(Beginning of Exercise material)
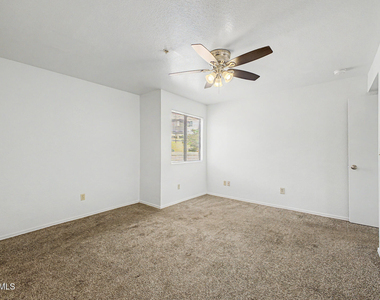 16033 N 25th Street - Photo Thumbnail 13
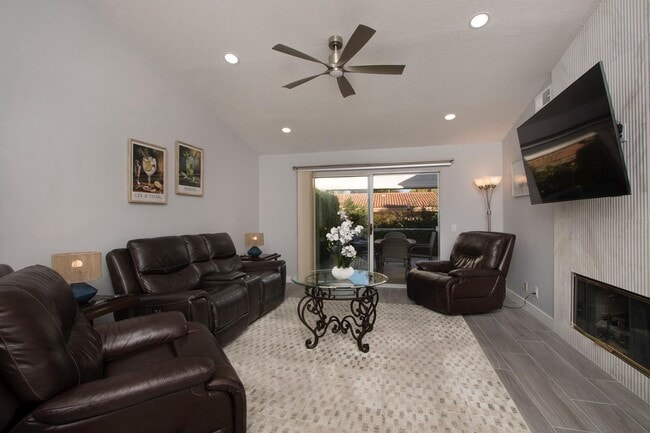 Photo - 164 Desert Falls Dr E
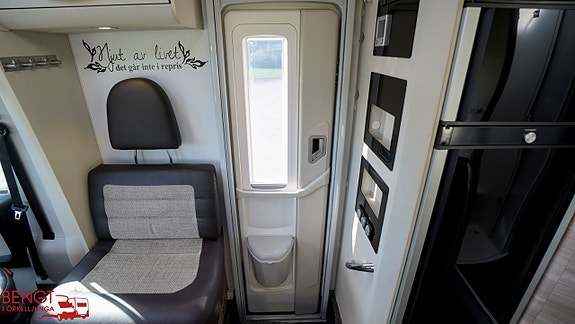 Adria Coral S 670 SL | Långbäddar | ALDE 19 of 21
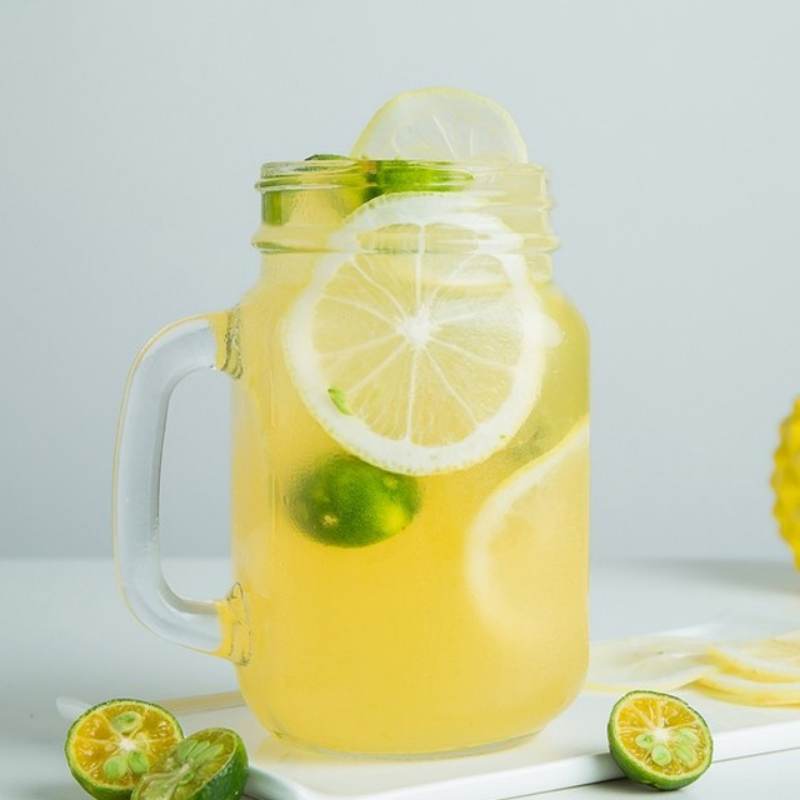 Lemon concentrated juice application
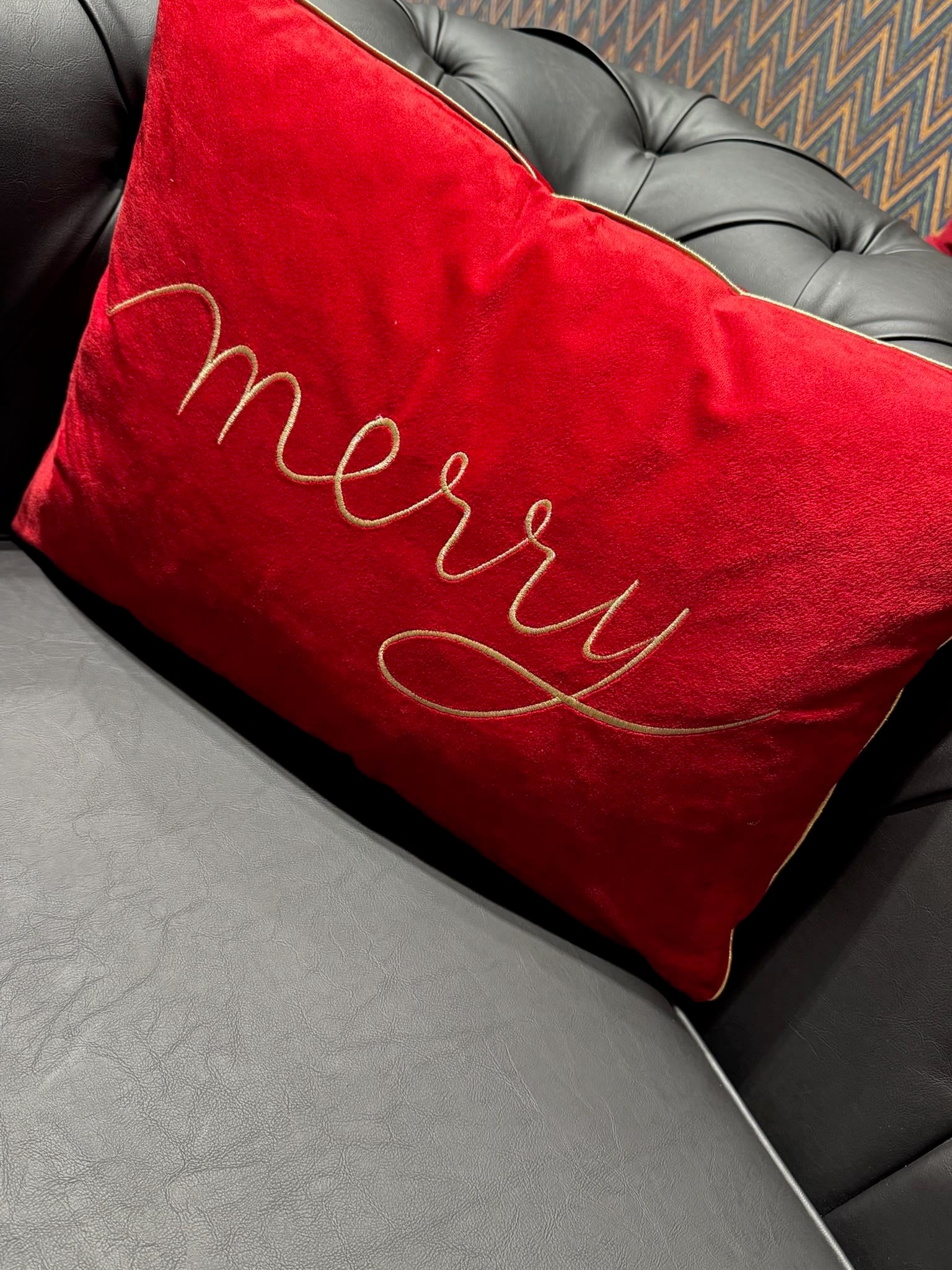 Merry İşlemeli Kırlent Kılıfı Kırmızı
(End of Exercise material)
(Beginning of Exercise material)
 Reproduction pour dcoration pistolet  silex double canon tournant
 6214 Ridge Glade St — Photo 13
(End of Exercise material)
What the task asks —
Look above for the line holding "16033 N 25th Street - Photo Thumbnail 13" and output everything from it down to the line holding "Merry İşlemeli Kırlent Kılıfı Kırmızı", both ends included, exactly and without images.

Response to this task —
 16033 N 25th Street - Photo Thumbnail 13
 Photo - 164 Desert Falls Dr E
 Adria Coral S 670 SL | Långbäddar | ALDE 19 of 21
 Lemon concentrated juice application
 Merry İşlemeli Kırlent Kılıfı Kırmızı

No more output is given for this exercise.